Plotting

 Qian, Long


Bootstrapped Model Predictive Control

arXiv.org Artificial Intelligence

Model Predictive Control (MPC) has been demonstrated to be effective in continuous control tasks. When a world model and a value function are available, planning a sequence of actions ahead of time leads to a better policy. Existing methods typically obtain the value function and the corresponding policy in a model-free manner.

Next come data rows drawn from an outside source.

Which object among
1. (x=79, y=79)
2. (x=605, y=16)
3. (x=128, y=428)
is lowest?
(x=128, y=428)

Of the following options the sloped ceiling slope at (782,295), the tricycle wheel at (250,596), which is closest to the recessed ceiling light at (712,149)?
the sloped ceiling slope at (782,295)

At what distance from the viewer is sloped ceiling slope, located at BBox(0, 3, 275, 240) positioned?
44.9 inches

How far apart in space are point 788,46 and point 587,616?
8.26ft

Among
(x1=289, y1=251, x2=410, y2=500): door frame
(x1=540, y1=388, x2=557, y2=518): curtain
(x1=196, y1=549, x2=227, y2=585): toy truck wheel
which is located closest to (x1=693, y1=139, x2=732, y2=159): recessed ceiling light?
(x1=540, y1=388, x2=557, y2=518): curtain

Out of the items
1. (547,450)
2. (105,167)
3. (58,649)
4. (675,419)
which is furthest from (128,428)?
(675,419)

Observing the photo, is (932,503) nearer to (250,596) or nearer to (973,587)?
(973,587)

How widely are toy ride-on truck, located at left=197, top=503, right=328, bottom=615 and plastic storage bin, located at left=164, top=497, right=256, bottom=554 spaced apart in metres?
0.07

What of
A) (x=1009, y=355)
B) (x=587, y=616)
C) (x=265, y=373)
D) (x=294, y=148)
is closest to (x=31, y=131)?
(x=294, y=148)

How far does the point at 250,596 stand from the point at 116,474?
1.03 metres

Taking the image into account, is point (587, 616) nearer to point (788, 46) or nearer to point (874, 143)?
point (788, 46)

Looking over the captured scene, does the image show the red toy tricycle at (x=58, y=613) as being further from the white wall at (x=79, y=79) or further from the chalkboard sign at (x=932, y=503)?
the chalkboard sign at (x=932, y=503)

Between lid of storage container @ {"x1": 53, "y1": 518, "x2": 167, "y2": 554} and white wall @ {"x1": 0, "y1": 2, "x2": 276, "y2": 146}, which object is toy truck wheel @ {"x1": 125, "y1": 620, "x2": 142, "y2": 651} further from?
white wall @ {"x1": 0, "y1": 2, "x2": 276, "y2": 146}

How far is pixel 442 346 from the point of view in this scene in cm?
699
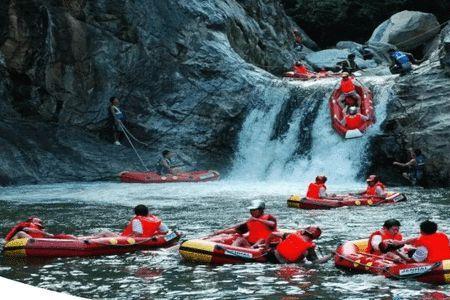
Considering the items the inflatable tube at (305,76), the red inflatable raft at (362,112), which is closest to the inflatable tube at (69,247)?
the red inflatable raft at (362,112)

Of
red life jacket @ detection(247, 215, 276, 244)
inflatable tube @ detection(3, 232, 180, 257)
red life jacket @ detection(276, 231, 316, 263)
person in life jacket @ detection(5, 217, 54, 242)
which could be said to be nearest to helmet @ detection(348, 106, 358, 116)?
red life jacket @ detection(247, 215, 276, 244)

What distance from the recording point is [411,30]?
43906 millimetres

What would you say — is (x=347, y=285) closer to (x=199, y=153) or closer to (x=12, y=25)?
(x=199, y=153)

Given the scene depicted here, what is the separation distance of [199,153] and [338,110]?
5539mm

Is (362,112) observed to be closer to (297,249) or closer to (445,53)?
(445,53)

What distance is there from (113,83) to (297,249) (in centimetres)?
1778

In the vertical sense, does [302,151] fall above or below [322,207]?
above

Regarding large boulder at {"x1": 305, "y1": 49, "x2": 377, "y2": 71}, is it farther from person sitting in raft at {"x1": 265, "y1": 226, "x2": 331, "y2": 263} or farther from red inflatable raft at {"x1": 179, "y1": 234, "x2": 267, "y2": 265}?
red inflatable raft at {"x1": 179, "y1": 234, "x2": 267, "y2": 265}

However, we find that such an approach struggles with complex tasks, resulting in poor policy learning and inaccurate value estimation. To address this problem, we leverage the strengths of MPC itself. In this work, we introduce Bootstrapped Model Predictive Control (BMPC), a novel algorithm that performs policy learning in a bootstrapped manner. BMPC learns a network policy by imitating an MPC expert, and in turn, uses this policy to guide the MPC process. Combined with model-based TD-learning, our policy learning yields better value estimation and further boosts the efficiency of MPC. We also introduce a lazy reanalyze mechanism, which enables computationally efficient imitation learning. Our method achieves superior performance over prior works on diverse continuous control tasks. In particular, on challenging high-dimensional locomotion tasks, BMPC significantly improves data efficiency while also enhancing asymptotic performance and training stability, with comparable training time and smaller network sizes. Code is available at https://github.com/wertyuilife2/bmpc.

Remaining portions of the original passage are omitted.